The title of this article may be triggering to some, and for good reason. Nonetheless, it is a topic that must be taken out of the shadows and given its time in the sun.
Enlightenment entails looking within our own personal shadow, where landmines hide, ready to explode. It means risking being emotionally triggered, so that we can access our core wounds and heal them.
Perhaps that is the allure of a narcissist. With their glittering fantasy world which transcends reality, we feel we can escape the consequences of our past, which includes difficult truths, as well as the repressed pain deep in our unconscious.
Yet the mind is a cunning trickster.
The narcissist’s realm, at first, is seamless, pleasurable, childlike and alluring. It lowers your boundaries, washes away your doubts, and unleashes your vulnerable, authentic Self. Eventually, however, the dysfunction arrives.

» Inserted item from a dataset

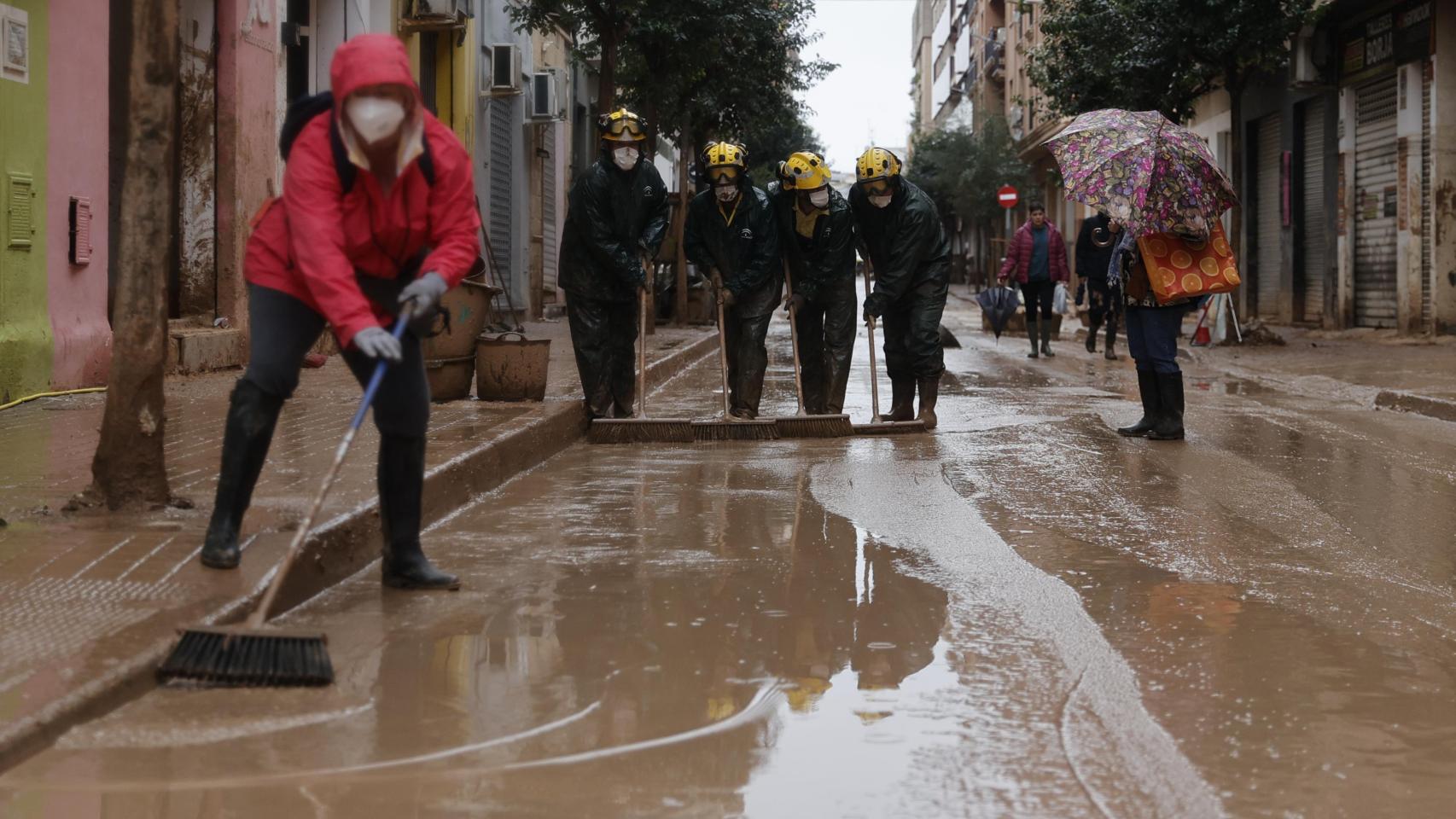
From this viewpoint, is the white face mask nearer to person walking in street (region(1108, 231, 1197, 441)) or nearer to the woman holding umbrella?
the woman holding umbrella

While the narcissist’s behaviour is well-documented, the target’s is not. You may begin the relationship rather happy, but eventually you notice yourself growing clingy, anxious, possessive even. It is not only until much later that you realise that the narcissist aggravated those feelings by shaming and gaslighting you. They may have even played exes and other people off against you via triangulation, which spiked your insecurity.
As the relationship progressed, you grew more erratic, sometimes pulling away, sometimes clinging, and sometimes growing suspicious and paranoid. You alternated between the heady romantic days, and dystopian games and misery. Your emotional attachment grew stronger at the same rate that the relationship devolved into craziness. Eventually, you began to question who you really were.
An important question is: How much of the emotions, behaviours and madness originated from the narcissist, and how much from you? While you may have not asked for the drama, you did partake in it. One could argue that you were trauma bonded, that you had grown addicted to a cycle of manipulation. Alternating between heaven and hell had become an all-consuming experience. But was there more to it?
You Are What You Love
Narcissists are puppet masters. They bring nothing of substance, but rather they work with what is already there.
So what does a narcissist find in their target? Yearning, hopes and dreams. This is what directs the initial idealisation phase. Yet that is merely the spark which lights the trauma bond. The narcissist also looks deeper than that. Your heartbreak from childhood. The despair you buried deep to keep it from breaking you. The abandonment which left you feeling unlovable and undesirable. Broken dreams which had no path for expression. The constant disappointments. To survive a bleak world, you left all of this behind, and focussed on the light. The narcissist uses that light to dazzle you, yet their focus is always in one place: The darkness.
Your shadow yearns to burst out into the light. Your repressed trauma and disowned parts create an unbearable pressure inside you. As a result, you loved the narcissist because they were the pressure release. Perhaps you were made to feel stupid in early life, and so the narcissist’s supposed intelligence lulled you in. Maybe you dared to share your dreams and ambitions with the narcissist, and they were the first to encourage you, knowing it would hook you on them. You might have felt brittle and hopeless, and the narcissist showed up and demonstrated strength and optimism. And the most difficult thing to admit: Perhaps you harboured hidden grandiosity, and found the narcissist’s audacity and bravado arousing. You wanted to be more, to have more, to experience more, and the narcissist was the way.